───── Data rows ─────
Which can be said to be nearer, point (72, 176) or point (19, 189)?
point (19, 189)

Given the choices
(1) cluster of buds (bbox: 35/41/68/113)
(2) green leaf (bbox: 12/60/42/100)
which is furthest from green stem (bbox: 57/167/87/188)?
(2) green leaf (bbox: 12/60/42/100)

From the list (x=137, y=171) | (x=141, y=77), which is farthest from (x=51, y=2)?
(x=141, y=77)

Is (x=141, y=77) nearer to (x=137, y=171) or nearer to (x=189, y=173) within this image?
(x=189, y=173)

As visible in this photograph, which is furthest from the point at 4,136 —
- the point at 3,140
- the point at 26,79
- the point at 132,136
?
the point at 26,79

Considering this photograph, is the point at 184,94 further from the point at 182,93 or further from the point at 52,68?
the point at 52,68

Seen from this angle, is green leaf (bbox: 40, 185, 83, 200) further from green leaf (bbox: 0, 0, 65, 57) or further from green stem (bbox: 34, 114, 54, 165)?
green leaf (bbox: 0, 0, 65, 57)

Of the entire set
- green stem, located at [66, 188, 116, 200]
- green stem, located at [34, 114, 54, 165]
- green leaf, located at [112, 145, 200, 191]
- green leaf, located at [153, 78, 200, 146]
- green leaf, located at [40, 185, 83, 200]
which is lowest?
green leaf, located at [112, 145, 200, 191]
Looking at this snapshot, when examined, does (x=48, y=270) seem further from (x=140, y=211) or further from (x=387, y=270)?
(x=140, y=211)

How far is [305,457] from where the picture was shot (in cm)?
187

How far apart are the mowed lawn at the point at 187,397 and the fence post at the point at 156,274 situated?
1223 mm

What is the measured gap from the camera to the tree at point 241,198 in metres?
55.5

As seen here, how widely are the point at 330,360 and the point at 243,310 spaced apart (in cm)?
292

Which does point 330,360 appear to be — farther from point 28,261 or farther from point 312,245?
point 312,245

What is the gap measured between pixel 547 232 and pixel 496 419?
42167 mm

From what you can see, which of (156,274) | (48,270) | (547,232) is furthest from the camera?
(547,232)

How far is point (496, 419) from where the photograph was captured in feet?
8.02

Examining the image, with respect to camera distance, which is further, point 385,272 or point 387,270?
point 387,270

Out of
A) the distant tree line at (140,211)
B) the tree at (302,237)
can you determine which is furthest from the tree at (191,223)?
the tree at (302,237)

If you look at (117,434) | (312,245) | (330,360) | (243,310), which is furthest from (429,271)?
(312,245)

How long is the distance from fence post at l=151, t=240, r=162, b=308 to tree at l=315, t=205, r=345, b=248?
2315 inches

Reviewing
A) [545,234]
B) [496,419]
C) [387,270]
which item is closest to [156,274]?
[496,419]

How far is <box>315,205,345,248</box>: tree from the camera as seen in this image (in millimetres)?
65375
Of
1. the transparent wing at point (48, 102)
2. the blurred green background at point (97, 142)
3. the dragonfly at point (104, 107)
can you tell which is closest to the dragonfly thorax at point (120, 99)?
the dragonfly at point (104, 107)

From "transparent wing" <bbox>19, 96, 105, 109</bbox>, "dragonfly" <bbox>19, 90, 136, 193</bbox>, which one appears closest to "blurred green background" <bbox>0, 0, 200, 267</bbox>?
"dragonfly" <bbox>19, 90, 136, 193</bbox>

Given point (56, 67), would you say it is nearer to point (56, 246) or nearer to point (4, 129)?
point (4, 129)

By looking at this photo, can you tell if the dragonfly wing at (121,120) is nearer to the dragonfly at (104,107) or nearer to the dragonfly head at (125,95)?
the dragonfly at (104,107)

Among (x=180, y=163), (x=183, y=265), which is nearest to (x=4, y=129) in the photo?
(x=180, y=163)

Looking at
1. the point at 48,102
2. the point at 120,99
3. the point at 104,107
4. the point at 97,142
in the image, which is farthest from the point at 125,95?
─────
■ **Written instruction**
Turn the lines of the records, from the line with "How long is" through the end of the records, into a Markdown table with the columns n and Line. Give each non-blank line its own numbered row and leave the blank lines out.

■ **Written answer**
| n | Line |
|---|---|
| 1 | How long is the distance from fence post at l=151, t=240, r=162, b=308 to tree at l=315, t=205, r=345, b=248? |
| 2 | 2315 inches |
| 3 | Reviewing |
| 4 | A) [545,234] |
| 5 | B) [496,419] |
| 6 | C) [387,270] |
| 7 | which item is closest to [156,274]? |
| 8 | [496,419] |
| 9 | How far is <box>315,205,345,248</box>: tree from the camera as seen in this image (in millimetres)? |
| 10 | 65375 |
| 11 | Of |
| 12 | 1. the transparent wing at point (48, 102) |
| 13 | 2. the blurred green background at point (97, 142) |
| 14 | 3. the dragonfly at point (104, 107) |
| 15 | can you tell which is closest to the dragonfly thorax at point (120, 99)? |
| 16 | the dragonfly at point (104, 107) |
| 17 | From "transparent wing" <bbox>19, 96, 105, 109</bbox>, "dragonfly" <bbox>19, 90, 136, 193</bbox>, which one appears closest to "blurred green background" <bbox>0, 0, 200, 267</bbox>? |
| 18 | "dragonfly" <bbox>19, 90, 136, 193</bbox> |
| 19 | Given point (56, 67), would you say it is nearer to point (56, 246) or nearer to point (4, 129)? |
| 20 | point (4, 129) |
| 21 | By looking at this photo, can you tell if the dragonfly wing at (121,120) is nearer to the dragonfly at (104,107) or nearer to the dragonfly head at (125,95)? |
| 22 | the dragonfly at (104,107) |
| 23 | Among (x=180, y=163), (x=183, y=265), which is nearest to (x=4, y=129) in the photo? |
| 24 | (x=180, y=163) |
| 25 | Looking at |
| 26 | 1. the point at 48,102 |
| 27 | 2. the point at 120,99 |
| 28 | 3. the point at 104,107 |
| 29 | 4. the point at 97,142 |
| 30 | in the image, which is farthest from the point at 125,95? |